## TEXT EXCERPT
◇ ◇ ◇
Overcoming Software

Template Haskell Is Not Scary

A Beginner Tutorial

This tutorial is aimed at people who are beginner-intermediate Haskellers looking to learn the basics of Template Haskell.

I learned about the power and utility of metaprogramming in Ruby. Ruby metaprogramming is done by constructing source code with string concatenation and having the interpreter run it. There are also some methods that can be used to define methods, constants, variables, etc.

In my Squirrell Ruby library designed to make encapsulating SQL queries a bit easier, I have a few bits of metaprogramming to allow for some conveniences when defining classes. The idea is that you can define a query class like this:

class PermissionExample
  include Squirrell

  requires :user_id
  permits :post_id

  def raw_sql
    <<SQL
SELECT *
FROM users
  INNER JOIN posts ON users.id = posts.user_id
WHERE users.id = #{user_id} #{has_post?}
SQL
  end

  def has_post?
    post_id ? "AND posts.id = #{post_id}" : ""
  end
end

and by specifying requires with the symbols you want to require, it will define an instance variable and an attribute reader for you, and raise errors if you don’t pass the required parameter. Accomplishing that was pretty easy. Calling requires does some bookkeeping with required parameters and then calls this method with the arguments passed:

def define_readers(args)
  args.each do |arg|
    attr_reader arg
  end
end

Which you can kinda read like a macro: take the arguments, and call attr_reader with each. The magic happens later, where I overrode the initialize method:

def initialize(args = {})
  return self if args.empty?

  Squirrell.requires[self.class].each do |k|

    unless args.keys.include? k
      fail MissingParameterError, "Missing required parameter: #{k}"
    end

    instance_variable_set "@#{k}", args.delete(k)
  end

  fail UnusedParameter, "Unspecified parameters: #{args}" if args.any?
end

We loop over the arguments provided to new, and if any required ones are missing, error. Otherwise, we set the instance variable associated with the argument, and remove it from the hash.

Another approach involves taking a string, and evaluating it in the context of whatever class you’re in:

def lolwat(your_method, your_string)
  class_eval "def #{your_method}; puts #{your_string}; end"
end

This line of code defines a method with your choice of name and string to print in the context of whatever class is running.

wait this isn’t haskell what am i doing here

Metaprogramming in Ruby is mostly based on a textual approach to code. You use Ruby to generate a string of Ruby code, and then you have Ruby evaluate the code.

If you’re coming from this sort of background (as I was), then Template Haskell will strike you as different and weird. You’ll think “Oh, I know, I’ll just use quasi quoters and it’ll all work just right.” Nope. You have to think very differently about metaprogramming in Template Haskell. You’re not going to be putting strings together that happen to make valid code. This is Haskell, we’re going to have some compile time checking!

Constructing an AST

In Ruby, we built a string, which the Ruby interpreter then parsed, turned into an abstract syntax tree, and interpreted. In Haskell, we’ll skip the string step. We’ll build the abstract syntax tree directly using standard data constructors. GHC will verify that we’re doing everything OK in the construction of the syntax tree, and then it’ll print the syntax tree into our source code before compiling the whole thing. So we get two levels of compile time checking – that we built a correct template, and that we used the template correctly.
◇ ◇ ◇
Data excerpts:
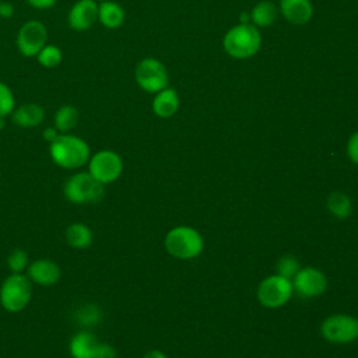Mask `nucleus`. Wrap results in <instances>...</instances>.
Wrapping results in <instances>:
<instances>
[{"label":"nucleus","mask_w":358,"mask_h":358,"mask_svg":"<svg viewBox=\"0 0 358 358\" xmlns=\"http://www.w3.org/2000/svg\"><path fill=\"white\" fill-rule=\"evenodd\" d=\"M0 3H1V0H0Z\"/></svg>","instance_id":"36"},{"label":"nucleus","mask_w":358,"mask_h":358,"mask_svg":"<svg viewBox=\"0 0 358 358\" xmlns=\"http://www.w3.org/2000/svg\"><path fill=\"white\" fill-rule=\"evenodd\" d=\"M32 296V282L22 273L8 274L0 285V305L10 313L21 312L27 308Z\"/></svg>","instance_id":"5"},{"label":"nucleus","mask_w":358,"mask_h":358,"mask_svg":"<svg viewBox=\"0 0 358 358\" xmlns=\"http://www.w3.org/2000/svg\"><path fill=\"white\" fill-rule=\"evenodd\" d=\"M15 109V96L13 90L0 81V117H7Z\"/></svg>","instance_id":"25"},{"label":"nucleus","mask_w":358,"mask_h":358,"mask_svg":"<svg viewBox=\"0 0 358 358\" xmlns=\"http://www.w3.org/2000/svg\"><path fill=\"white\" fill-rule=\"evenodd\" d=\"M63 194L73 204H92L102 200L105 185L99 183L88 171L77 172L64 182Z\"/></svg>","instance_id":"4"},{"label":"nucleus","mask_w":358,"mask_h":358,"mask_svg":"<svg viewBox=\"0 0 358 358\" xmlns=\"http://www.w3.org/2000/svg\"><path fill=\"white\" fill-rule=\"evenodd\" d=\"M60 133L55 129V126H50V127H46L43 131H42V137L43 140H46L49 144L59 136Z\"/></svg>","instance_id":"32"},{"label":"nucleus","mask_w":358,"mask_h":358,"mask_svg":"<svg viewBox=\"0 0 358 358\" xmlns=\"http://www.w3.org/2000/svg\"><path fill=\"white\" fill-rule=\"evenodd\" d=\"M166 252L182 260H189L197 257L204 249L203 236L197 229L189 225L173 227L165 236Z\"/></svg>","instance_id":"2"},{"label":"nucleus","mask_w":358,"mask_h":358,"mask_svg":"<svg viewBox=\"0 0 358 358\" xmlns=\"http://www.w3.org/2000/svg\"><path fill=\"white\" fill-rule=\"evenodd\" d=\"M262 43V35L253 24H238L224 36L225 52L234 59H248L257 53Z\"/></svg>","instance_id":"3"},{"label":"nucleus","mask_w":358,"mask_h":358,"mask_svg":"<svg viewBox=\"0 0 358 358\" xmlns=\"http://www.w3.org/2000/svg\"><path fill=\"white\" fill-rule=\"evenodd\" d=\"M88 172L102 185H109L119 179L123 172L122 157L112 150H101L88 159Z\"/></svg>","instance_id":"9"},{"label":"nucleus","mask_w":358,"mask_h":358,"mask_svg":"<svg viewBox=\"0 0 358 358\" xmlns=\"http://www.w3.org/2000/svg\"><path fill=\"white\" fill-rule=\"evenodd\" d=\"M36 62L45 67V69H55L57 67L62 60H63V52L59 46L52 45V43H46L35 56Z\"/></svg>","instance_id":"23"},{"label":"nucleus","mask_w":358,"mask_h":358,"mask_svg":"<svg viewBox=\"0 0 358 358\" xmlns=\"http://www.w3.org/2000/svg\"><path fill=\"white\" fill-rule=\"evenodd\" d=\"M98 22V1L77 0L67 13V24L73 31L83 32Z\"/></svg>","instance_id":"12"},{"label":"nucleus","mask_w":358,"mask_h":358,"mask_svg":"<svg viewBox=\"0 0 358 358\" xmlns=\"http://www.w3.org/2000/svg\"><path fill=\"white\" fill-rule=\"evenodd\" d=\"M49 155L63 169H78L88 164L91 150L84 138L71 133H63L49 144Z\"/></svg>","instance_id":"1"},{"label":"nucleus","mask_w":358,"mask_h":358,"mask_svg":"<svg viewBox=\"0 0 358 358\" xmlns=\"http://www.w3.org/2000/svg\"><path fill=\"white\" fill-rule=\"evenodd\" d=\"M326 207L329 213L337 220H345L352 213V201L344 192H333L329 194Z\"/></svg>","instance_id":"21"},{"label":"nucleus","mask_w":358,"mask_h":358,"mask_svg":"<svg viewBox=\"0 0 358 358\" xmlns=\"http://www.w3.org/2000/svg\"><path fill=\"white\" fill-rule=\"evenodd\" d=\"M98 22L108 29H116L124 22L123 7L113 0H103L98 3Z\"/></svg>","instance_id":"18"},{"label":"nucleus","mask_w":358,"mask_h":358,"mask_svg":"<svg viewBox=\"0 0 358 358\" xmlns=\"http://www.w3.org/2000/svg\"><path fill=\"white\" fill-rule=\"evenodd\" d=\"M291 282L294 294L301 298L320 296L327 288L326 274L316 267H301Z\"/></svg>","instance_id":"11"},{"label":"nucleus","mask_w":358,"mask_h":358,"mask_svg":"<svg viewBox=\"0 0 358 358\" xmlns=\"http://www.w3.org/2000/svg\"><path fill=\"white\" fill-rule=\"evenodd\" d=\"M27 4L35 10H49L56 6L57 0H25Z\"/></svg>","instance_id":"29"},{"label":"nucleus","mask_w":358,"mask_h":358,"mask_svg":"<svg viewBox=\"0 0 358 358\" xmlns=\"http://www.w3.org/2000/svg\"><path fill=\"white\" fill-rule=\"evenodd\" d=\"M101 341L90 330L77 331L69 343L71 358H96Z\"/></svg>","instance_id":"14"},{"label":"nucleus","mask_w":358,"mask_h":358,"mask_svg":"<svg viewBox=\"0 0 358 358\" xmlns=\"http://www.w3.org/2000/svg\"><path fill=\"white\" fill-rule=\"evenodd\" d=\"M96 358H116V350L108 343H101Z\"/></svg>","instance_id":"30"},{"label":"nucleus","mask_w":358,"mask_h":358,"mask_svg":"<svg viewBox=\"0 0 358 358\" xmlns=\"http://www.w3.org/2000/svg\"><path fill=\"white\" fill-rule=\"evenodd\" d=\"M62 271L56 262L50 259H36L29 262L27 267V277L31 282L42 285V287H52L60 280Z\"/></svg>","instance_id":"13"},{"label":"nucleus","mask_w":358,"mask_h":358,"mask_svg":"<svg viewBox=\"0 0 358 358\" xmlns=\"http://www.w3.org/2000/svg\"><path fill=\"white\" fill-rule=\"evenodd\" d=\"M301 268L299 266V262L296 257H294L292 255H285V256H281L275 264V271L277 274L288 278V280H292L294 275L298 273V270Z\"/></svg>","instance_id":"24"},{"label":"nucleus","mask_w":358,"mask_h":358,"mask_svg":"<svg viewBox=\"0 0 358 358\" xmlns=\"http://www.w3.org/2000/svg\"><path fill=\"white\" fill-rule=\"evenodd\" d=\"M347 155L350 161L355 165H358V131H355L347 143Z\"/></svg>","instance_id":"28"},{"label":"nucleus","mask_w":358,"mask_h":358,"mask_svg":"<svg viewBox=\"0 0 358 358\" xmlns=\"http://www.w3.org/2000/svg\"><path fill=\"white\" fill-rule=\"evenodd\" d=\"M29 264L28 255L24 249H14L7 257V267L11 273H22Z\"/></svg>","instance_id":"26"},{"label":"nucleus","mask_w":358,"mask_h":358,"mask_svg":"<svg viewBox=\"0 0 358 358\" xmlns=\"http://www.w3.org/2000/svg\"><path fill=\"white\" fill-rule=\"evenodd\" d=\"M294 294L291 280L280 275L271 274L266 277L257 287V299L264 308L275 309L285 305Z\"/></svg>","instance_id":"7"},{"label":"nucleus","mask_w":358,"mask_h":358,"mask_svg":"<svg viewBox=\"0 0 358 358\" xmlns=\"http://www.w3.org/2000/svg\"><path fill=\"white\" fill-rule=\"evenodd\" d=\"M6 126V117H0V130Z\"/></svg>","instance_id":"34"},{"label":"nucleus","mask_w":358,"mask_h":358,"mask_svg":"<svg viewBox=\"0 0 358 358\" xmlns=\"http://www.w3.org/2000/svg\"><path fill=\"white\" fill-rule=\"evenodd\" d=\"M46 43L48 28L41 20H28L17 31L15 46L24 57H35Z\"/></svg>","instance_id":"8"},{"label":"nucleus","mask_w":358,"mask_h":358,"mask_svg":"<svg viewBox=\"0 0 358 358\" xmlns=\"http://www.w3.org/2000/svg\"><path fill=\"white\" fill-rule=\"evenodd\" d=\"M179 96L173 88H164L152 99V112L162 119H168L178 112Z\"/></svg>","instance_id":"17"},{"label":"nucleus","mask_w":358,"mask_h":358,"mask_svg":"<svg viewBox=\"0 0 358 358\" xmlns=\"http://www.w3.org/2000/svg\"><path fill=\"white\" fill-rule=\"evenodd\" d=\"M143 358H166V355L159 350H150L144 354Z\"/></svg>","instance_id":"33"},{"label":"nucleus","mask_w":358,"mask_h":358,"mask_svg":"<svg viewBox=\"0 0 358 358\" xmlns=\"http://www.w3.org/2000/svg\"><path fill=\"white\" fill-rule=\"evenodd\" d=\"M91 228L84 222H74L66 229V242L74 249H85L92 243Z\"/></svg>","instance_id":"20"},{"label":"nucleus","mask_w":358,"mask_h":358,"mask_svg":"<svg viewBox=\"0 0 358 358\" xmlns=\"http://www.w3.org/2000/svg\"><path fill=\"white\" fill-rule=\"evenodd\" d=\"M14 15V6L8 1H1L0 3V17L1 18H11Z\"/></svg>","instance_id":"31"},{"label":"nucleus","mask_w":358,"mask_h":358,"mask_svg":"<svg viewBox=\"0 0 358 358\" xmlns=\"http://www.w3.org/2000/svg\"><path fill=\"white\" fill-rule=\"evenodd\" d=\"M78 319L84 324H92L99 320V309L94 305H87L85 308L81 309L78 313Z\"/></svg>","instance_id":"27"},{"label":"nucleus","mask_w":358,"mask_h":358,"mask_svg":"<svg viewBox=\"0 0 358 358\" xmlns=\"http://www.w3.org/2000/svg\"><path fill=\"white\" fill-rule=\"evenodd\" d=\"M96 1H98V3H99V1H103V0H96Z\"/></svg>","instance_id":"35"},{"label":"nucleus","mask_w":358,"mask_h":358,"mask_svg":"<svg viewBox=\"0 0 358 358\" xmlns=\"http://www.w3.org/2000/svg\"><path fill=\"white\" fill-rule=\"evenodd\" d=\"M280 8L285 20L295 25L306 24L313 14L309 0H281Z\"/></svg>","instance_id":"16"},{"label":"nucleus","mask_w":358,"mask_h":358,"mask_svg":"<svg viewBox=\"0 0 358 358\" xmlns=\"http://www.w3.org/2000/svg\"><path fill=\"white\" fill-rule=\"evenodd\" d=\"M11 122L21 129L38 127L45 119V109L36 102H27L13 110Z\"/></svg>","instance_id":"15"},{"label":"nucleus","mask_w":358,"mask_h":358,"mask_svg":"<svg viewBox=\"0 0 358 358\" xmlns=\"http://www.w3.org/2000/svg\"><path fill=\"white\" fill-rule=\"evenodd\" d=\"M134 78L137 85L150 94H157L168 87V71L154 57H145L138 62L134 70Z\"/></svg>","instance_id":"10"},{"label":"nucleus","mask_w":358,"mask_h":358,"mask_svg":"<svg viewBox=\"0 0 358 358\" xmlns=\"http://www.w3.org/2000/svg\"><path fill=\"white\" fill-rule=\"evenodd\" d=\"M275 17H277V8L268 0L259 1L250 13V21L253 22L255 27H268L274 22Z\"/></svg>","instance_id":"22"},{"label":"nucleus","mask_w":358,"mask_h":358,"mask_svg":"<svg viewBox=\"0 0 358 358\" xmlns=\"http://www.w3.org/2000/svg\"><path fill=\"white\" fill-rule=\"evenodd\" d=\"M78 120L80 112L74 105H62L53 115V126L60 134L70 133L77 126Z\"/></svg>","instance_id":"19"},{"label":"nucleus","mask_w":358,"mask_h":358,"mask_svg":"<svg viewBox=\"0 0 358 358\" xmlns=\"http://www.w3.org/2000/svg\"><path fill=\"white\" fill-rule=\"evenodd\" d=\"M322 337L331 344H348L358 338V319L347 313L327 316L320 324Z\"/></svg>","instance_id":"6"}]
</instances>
◇ ◇ ◇
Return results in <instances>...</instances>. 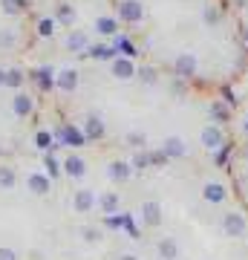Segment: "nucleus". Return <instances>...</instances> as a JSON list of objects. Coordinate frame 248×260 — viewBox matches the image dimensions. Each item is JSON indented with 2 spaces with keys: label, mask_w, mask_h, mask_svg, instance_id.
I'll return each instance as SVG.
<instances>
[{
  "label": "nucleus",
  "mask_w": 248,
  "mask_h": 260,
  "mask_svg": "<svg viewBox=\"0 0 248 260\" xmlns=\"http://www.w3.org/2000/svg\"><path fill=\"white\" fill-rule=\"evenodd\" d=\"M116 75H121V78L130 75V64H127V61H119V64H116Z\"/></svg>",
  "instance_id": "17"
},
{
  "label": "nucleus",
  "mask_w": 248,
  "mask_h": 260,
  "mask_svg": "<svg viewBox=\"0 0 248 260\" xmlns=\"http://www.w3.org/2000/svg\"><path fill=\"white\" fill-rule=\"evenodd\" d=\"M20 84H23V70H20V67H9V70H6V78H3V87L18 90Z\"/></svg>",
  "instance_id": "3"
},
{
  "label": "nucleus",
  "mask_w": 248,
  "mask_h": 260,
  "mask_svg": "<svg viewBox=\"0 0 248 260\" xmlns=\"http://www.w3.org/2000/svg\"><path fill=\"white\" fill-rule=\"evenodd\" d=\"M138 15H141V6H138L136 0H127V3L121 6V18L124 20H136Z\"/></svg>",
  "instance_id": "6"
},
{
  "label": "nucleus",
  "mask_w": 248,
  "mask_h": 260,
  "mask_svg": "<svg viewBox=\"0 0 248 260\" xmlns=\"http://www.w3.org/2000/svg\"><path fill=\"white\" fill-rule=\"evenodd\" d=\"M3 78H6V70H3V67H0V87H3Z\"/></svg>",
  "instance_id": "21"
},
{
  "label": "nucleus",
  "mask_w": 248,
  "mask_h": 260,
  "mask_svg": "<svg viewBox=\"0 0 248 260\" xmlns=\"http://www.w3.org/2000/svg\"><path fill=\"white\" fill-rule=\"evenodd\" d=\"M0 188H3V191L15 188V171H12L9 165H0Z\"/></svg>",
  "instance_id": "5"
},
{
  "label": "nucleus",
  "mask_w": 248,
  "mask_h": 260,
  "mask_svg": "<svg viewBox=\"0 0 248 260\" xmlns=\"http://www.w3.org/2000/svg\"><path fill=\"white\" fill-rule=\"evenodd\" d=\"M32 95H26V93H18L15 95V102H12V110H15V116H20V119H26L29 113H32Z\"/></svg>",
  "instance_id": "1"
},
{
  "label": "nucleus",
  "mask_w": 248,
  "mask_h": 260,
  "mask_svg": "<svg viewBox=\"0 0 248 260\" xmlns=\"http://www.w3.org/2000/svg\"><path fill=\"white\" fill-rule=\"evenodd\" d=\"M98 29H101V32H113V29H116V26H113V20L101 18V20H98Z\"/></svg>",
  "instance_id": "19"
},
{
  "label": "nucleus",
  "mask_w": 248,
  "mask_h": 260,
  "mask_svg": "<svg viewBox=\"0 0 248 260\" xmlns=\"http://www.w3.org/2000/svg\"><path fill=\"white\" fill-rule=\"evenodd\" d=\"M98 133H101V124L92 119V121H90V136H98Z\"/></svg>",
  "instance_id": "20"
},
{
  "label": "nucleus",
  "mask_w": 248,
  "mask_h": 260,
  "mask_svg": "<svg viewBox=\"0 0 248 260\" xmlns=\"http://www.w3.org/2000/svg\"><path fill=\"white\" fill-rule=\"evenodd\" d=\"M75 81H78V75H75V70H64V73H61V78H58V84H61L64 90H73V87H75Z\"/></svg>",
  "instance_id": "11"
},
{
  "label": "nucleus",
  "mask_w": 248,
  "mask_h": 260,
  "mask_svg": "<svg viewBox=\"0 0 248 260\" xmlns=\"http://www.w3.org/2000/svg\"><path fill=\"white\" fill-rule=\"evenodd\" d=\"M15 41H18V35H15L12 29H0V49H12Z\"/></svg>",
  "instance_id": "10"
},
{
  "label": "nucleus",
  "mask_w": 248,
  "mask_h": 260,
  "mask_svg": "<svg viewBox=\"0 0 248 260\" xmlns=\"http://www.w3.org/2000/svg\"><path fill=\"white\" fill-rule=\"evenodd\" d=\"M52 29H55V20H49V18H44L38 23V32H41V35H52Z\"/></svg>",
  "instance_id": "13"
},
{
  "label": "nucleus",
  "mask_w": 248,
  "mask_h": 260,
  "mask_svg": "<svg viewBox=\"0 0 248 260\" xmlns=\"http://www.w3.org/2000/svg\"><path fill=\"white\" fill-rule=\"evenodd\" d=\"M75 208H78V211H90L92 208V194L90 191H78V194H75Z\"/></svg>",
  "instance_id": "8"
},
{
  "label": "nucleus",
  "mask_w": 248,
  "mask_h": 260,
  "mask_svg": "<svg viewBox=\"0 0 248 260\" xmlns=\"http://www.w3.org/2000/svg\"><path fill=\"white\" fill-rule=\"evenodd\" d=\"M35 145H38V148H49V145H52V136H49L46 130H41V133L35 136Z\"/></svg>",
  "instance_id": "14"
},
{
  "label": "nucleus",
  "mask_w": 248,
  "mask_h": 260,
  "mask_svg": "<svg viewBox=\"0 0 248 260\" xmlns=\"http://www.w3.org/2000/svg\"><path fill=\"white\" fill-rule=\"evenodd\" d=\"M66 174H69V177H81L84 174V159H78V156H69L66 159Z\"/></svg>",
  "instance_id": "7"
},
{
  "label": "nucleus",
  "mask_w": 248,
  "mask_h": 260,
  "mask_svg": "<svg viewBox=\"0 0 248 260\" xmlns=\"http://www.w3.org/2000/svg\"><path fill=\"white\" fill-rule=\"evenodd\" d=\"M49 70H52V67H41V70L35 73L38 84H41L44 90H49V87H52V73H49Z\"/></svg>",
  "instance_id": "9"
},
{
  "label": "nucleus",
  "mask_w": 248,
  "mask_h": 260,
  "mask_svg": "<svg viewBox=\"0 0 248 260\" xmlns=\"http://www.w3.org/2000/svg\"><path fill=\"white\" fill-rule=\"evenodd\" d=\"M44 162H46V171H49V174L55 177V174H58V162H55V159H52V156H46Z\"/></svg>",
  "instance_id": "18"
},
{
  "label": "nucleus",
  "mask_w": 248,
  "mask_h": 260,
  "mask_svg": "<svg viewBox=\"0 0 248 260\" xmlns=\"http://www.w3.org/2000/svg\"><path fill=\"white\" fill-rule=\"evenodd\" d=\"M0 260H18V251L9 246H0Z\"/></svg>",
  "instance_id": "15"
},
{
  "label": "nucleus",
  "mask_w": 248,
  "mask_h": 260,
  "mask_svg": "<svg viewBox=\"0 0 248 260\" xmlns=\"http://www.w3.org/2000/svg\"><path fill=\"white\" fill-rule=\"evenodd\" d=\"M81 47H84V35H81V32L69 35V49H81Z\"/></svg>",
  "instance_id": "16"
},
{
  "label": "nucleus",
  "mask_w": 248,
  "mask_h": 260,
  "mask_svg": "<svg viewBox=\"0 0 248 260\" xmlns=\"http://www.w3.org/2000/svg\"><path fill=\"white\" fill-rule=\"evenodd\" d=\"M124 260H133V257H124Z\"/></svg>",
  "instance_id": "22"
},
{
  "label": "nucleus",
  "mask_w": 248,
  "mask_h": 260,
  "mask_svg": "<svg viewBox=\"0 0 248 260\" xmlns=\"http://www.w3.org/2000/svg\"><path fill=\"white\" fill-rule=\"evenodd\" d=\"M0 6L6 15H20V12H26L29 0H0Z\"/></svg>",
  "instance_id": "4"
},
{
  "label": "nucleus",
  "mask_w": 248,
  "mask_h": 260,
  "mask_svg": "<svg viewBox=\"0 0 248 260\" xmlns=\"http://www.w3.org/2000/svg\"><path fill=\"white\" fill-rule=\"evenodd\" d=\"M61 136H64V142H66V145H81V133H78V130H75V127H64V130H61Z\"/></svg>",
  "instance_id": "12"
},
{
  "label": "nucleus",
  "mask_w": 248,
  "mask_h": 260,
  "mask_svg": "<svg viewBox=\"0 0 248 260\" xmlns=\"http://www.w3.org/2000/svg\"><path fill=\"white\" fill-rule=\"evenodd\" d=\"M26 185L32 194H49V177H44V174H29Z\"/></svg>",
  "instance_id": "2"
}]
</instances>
◇ ◇ ◇
## TASKS FOR THIS EXERCISE
(1) List the names of all the methods defined with def in the code shown in the Template Haskell tutorial.
(2) Summarize the Template Haskell tutorial in two sentences.
(3) Continue the Template Haskell tutorial from where it stops.

## ANSWERS TO THE EXERCISE
(1) raw_sql, has_post?, define_readers, initialize, lolwat

(2) Aimed at beginner-intermediate Haskellers, the tutorial first shows metaprogramming in Ruby, including examples from the author's Squirrell library, where Ruby generates a string of Ruby code and then evaluates it. Template Haskell requires thinking differently, because you build the abstract syntax tree directly with standard data constructors, and GHC checks both that the template was built correctly and that it was used correctly.

(3)
One of the nastiest things about textual metaprogramming is that there’s no guarantee that your syntax is right – and it can be really hard to debug when doing more complicated stuff. Programming directly into an AST makes it a lot easier to verify the correctness of what we write. The quasiquoters are a convenience built around AST programming, but I’m of the opinion that you should learn the AST stuff first and then dive into the quoters when you have a good idea of how they work.

Alright, so let’s get into our first example. We’ve written a function bigBadMathProblem :: Int -> Double that takes a lot of time at runtime, and we want to write a lookup table for the most common values. Since we want to ensure that runtime speed is super fast, and we don’t mind waiting on the compiler, we’ll do this with Template Haskell. We’ll pass in a list of common numbers, run the function on each to precompute them, and then finally punt to the function if we didn’t cache the number.

Since we want to do something like the makeLenses function to generate a bunch of declarations for us, we’ll first look at the type of that in the lens library. Jumping to the lens docs, we can see that the type of makesLenses is Name -> DecsQ. Jumping to the Template Haskell docs, DecsQ is a type synonym for Q [Dec]. Q appears to be a monad for Template Haskell, and a Dec is the data type for a declaration. The constructor for making a function declaration is FunD. We can get started with this!

We’ll start by defining our function. It’ll take a list of commonly used values, apply the function to each, and store the result. Finally, we’ll need a clause that passes the value to the math function in the event we don’t have it cached.

precompute :: [Int] -> DecsQ
precompute xs = do
  -- .......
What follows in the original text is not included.